Это введение, набросанное в общих чертах, предназначено только для того, чтобы прояснить философское значение «герменевтики» и подготовить вопрос: «Что такое литература и что значит литература (как словесное искусство) для философии»? В своих прежних работах я посвятил более детальный анализ герменевтическому измерению категорий «самопонимание через вещи» и «самопонимание на основе вещей» — этой сущностной устремленности в будущее, которая и есть мы, этой заложенной в нас потребности проектирования — принципу надежды, как назвал его Блох[127]. Я исходил из простой мысли, что мы способны понять только то, что нам представляется ответом на вопрос. Это тривиальное утверждение потому получает конкретный смысл, что, прежде чем дать ответ на вопрос или понять нечто как ответ, нам точно так же придется понять сам вопрос. Человек знает, что его о чем-то спросили, и не может правильно ответить, пока не поймет, что хочет знать другой. Естественный встречный вопрос в этом случае: «Почему ты об этом спрашиваешь?» Лишь узнав, почему вопрос задан — что именно хочет узнать другой, — смогу я дать ответ. Это описание, при своей видимой простоте, содержит поистине бездонную диалектику. Кто, задавая первый вопрос, способен понять его так, чтобы «правильно» на него ответить, то есть сказать именно то, что сам имел в виду? У кого понимание вопроса не сопровождалось сознанием того, что сам этот вопрос уже пред-содержит ответ? Диалектика вопроса и ответа и состоит в том, что в действительности всякий вопрос сам по себе вновь является ответом, мотивирующим следующий вопрос. Таким образом, процесс обмена вопросно-ответными репликами обнаруживает структуру, лежащую в основе человеческого общения, фундаментальную структуру диалога. Этот феномен составляет суть человеческого понимания.
Какое отношение все это имеет к произведению художественной литературы? Что в данном случае значит «понять»? Когда я прочитываю предложение в научном докладе или статье, в письме или записке, все. просто: «понимаю» — значит знаю, что хочет сказать другой. Я уже понял вопрос, который придает смысл сказанному как ответу. Этой вопросно-ответной моделью описывается все наше познание в науке и практической жизни. Но как быть со словесным творчеством, произведения которого мы именуем литературой в ' высоком смысле? Я хотел бы сделать три подступа к этому вопросу.
Не заслуживает ли внимания то, что великие произведения словесного искусства мы характеризуем, исходя из их письменной природы? Смысловой фон слова «литература» — «написанность». Что же придает написанному вообще более высокое значение в сравнении с тем, что родилось как сказанное? Каким образом понятие литературы стало ценностным? — Мы, например, говорим о плохом стихотворении: «Это не литература», а о выдающемся произведении научной прозы: «Вот это — литература». Почему так произошло и в чем смысл того, что написанному придается значение высшей ценности?

МАТЕРИАЛ —
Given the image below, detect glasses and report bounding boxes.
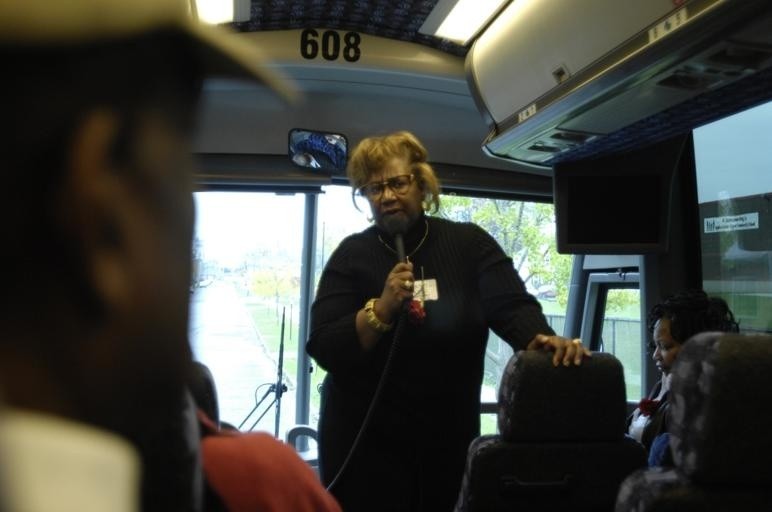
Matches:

ЧТО СДЕЛАТЬ — Перепишите слово в слово кусок отрывка о герменевтике и литературе: от «Какое отношение все» до «к этому вопросу.». Материал здесь не понадобится.

ОТВЕТ —
Какое отношение все это имеет к произведению художественной литературы? Что в данном случае значит «понять»? Когда я прочитываю предложение в научном докладе или статье, в письме или записке, все. просто: «понимаю» — значит знаю, что хочет сказать другой. Я уже понял вопрос, который придает смысл сказанному как ответу. Этой вопросно-ответной моделью описывается все наше познание в науке и практической жизни. Но как быть со словесным творчеством, произведения которого мы именуем литературой в ' высоком смысле? Я хотел бы сделать три подступа к этому вопросу.